Falling global fuel-oil price now cuts Bangladesh Petroleum Corporation (BPC) losses and could start making profit in marketing petroleum products but for deep devaluation of the local currency.
Had the Bangladeshi Taka (BDT) not been deeply devalued, the state-run BPC would make profit as the prices of petroleum products were on a downturn over the past one month, a senior BPC official told the FE Tuesday.
He said despite all odds, the losses in diesel sales came down to only Tk 8-9 per litre.
The BPC is, however, counting a profit of more than Tk 30 per litre in octane trading and 25 per litre in petrol trading, he said, without disclosing the details on the present overall fiscal position of the corporation after steep across-the-board hikes in fuel prices.
The price of Brent crude, the benchmark in international oil price, dipped to around US$ 84 per barrel last week, much below the level it was before the Russia-Ukraine war, industry-insiders said.
The indices dropped by around US$ 14 per barrel from the price on August 30, 2022 when the government reduced the prices of diesel, octane, petrol and kerosene by Tk 5 per litre-after the hikes.
Brent crude price on August 30 was around US$97.84 per barrel and it was around US$95 per barrel when the Russia-Ukraine war started late February this year.
Brent crude price on August 5 was around US$94 per barrel when the government had hiked petroleum prices by up to 51.68 per cent.
The Brent crude went as high as US$ 129 per barrel last month as fallout from the Russia-Ukraine war.
Over a month back, the BPC could purchase petroleum products by settling letter of credit (L/C) at around Tk 95 per US dollar, but currently it has to count Tk 105-107, said the official.
On August 5, the government had raised the mostly-used diesel and less-used kerosene prices by 42.5 per cent to Tk 114 per litre from the previous Tk 80 per litre.
It also had raised the price of octane by 51.68 per cent to Tk 135 per litre from previous Tk 89 per litre and petrol price by 51.16 per cent to Tk 130 per litre from previous Tk 86 per litre.
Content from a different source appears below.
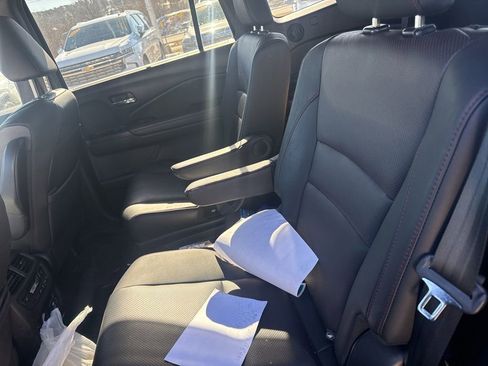 Used 2020 Honda Pilot Black Edition image 12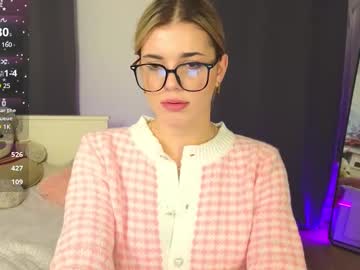 webcam girl adrianawow1 live cam image #12056550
Following widespread protests, the government on August 30 re-fixed the price of diesel and kerosene at Tk 109 per litre, octane at Tk 130 per litre and petrol at Tk 125 per litre.
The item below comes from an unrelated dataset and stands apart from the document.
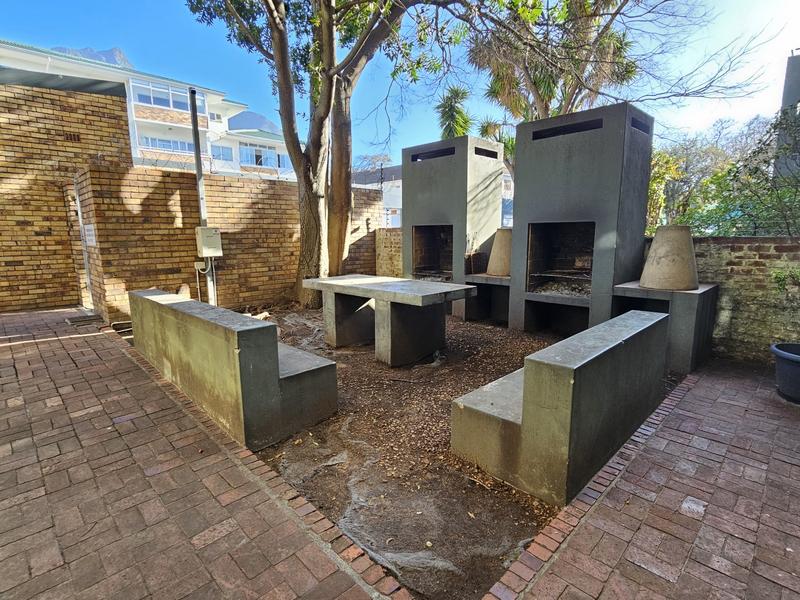 2 Bedroom Property for Sale in Rondebosch Western Cape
Currently, the BPC itself fixes the domestic prices of a number of petroleum products, which include furnace oil, jet fuel, bunker fuel and marine fuel, most of which have less direct reflection on commoners.
So, the BPC does not incur loss on such petroleum products, market- insiders said.
Diesel is the key petroleum product that the BPC imports from the international market most, followed by furnace oil and octane.
Among other major petroleum products, BPC also imports octane, jet fuel, furnace oil and marine fuel to meet domestic demand.
The corporation currently imports around 5.0 million tonnes of diesel, 1.30 million tonnes of crude oil, 600,000 tonnes of jet fuel, 300,000 tonnes of octane, 500,000 tonnes of furnace oil and 120,000 tonnes of marine fuel annually.
The BPC alone procures around 85 per cent of the country's oil requirement, with the rest by the private sector.
Furnace oil is mostly used in power plants in the country, most of which is imported by privately-owned power plants.
Private sector imports around 32 million tonnes annually to generate around 5,500 megawatt (MW) of electricity.
They get 9.0-per cent service charge as incentives to import furnace oil on their own.